*Text section*.
++++++++++++++++++++

I have always been completely vulnerable and honest with you guys about everything. And though I’m sobbing typing this…I wanted you to know what’s happened.
Our kitten Kai is gone. We had to put him to sleep yesterday.
He was FINE the day before yesterday, the picture of health and rambunctious happiness that he always was. Running around like the crazy, perfect maniac we loved with our whole hearts. He played fetch with his favorite toy mice, he bumped his forehead against mine, purred like a tiger while I held him, fell asleep on top of Natalie’s head when we went to bed, his little body pressed tightly to hers. He was a little less lively than usual, but it was hot…we thought he was just warm.
Yesterday morning, Natalie woke me up frantic. “We have to go to the vet,” she told me in tears. “Something’s really wrong.”
Kai wouldn’t move. We gathered him into the carrier and took him to the vet who did a bunch of bloodwork and told us the most impossible news.

++++++++++++++++++++

[Collected data entries]
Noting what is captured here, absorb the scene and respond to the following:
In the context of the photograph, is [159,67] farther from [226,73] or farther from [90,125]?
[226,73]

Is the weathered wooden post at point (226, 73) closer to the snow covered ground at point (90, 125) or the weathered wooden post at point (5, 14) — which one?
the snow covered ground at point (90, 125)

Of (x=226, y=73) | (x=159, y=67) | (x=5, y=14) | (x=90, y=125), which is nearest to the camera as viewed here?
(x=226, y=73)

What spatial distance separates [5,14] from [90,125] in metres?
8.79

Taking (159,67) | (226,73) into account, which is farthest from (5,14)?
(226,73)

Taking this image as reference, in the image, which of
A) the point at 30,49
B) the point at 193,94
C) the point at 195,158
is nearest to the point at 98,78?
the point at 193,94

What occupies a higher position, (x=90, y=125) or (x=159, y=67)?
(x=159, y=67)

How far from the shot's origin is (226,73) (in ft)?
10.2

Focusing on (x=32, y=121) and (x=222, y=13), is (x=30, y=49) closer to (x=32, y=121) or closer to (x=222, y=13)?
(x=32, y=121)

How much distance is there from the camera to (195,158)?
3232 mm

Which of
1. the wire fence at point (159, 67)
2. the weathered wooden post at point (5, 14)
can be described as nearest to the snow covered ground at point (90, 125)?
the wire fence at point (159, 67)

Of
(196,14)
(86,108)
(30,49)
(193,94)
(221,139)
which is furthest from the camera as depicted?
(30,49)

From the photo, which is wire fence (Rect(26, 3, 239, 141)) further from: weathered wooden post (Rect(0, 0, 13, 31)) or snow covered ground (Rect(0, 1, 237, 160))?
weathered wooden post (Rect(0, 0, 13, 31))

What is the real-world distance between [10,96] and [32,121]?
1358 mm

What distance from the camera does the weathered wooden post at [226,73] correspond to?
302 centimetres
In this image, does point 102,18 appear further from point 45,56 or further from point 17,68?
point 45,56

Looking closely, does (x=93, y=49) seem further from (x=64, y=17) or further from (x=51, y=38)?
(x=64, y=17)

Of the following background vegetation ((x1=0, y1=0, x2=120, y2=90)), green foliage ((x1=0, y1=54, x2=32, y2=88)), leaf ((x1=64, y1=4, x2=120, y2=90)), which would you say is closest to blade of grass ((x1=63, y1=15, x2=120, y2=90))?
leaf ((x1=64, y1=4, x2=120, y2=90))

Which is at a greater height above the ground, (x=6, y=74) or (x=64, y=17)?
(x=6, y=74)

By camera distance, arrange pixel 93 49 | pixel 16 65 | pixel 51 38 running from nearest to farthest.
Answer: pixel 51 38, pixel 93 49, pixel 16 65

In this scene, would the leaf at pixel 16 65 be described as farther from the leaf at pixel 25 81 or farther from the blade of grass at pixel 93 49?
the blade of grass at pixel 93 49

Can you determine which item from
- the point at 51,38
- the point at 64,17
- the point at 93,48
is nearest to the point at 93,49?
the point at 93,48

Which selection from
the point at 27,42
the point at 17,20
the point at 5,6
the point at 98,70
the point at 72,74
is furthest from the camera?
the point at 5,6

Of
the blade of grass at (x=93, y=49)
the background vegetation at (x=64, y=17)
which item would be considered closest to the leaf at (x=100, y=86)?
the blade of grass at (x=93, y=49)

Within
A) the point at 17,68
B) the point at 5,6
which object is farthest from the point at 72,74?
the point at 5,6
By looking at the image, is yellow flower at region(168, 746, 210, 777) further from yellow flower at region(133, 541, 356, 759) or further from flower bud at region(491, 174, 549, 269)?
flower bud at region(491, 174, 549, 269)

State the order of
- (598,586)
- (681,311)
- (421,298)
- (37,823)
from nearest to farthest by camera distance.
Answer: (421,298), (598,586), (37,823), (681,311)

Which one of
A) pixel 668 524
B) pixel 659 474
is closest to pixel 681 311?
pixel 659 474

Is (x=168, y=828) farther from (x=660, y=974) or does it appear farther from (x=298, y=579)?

++++++++++++++++++++

*What is being asked*.
Pick up the account of the kitten Kai where it stops and continue it.

*Expected output*.
Though Kai had been negative for feline leukemia in the test before…the test was a false positive. He not only had leukemia, his bone marrow was riddled with cancer. He was going to die that day if we didn’t euthanize him. The vet told us that it happens suddenly…that in kittens, they’re fine one day, then dead the next because of how quickly the cancer spreads, and how the body suddenly can no longer balance the cancer.
He was nine months and twenty-three days old. We euthanized him exactly seven months, to the DAY, after we euthanized Kit, the previous love of our lives.
Kai was our whole world. And now he’s gone.
He was just a baby. He was our baby.
I’m in shock. I’m numb. I keep sobbing and I’m not sure how to stop.
I don’t know how we’re going to get through this.
When he shall die,
Take him and cut him out in little stars,
And he will make the face of heaven so fine
That all the world will be in love with night,
And pay no worship to the garish sun.